Comments /917 Views / Tuesday, 20 December 2011 00:01
NEW DELHI, (Reuters): Hospital chain Fortis Healthcare (India), controlled by billionaire brothers Malvinder and Shivinder Singh, is on course to raise funds and close the takeover of Singapore-based group firm Fortis Healthcare International by end-December, its chairman said.
“It’s getting closed. I have no worries on it,” Malvinder Singh told Reuters in an interview on Monday.
The brothers control Fortis Healthcare (India) and entirely own Fortis Healthcare International. The Indian firm had said last month it would buy the overseas firm for $665 million.
Fortis India is in the process of raising $175 million in fresh debt to fund the deal.
The transaction would raise the net debt at Fortis India to $1 billion and debt-equity ratio to 1.5 from under 0.5 now.
The company aims to bring it down to under 1 by March by infusing fresh equity, though it will not sell shares in the parent company, Singh said.
“One is SRL private equity, that’s going to come in as third round of funding. Second is that we are looking at asset-light model and by those two methods we will address the (debt-equity ratio of)1-1 by March,” Singh said.
Earlier this year, Fortis bought 86 percent stake in diagnostic services firm Super Religare Laboratories Ltd (SRL) from Singh brothers.

---+---

WORK TO BE COMPLETED ▸ In the Fortis Healthcare news report, how much fresh debt is Fortis India raising to pay for the takeover?

---+---

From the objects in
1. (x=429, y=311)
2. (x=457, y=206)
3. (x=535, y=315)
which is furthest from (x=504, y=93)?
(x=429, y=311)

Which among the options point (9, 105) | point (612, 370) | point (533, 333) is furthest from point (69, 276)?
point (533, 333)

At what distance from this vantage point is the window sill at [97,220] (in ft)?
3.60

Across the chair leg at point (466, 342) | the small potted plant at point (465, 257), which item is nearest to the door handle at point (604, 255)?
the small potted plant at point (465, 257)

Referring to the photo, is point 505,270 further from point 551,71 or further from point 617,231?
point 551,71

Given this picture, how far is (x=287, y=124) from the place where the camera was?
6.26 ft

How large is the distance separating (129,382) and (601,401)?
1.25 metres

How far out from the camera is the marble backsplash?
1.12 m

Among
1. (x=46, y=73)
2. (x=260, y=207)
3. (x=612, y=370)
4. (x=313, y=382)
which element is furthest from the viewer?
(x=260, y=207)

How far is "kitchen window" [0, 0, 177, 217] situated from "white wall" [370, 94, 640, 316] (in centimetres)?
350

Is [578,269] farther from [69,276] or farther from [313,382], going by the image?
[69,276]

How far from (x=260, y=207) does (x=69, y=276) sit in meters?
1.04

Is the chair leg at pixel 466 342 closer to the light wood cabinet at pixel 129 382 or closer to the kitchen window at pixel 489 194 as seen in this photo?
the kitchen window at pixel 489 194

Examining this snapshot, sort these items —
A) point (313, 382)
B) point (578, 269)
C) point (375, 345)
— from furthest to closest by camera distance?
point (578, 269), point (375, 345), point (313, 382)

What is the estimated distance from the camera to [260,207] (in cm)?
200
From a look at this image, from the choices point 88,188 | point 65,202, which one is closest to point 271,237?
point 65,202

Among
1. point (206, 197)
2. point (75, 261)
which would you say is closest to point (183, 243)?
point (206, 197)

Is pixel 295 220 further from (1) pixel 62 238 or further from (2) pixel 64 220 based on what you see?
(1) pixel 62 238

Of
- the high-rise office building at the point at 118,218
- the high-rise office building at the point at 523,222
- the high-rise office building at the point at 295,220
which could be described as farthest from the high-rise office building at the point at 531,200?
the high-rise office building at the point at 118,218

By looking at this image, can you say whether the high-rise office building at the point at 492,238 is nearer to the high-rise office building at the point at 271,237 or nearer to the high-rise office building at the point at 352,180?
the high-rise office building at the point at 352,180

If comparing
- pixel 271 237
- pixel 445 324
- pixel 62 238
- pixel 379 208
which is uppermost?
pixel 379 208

---+---

REPLY ▸ $175 million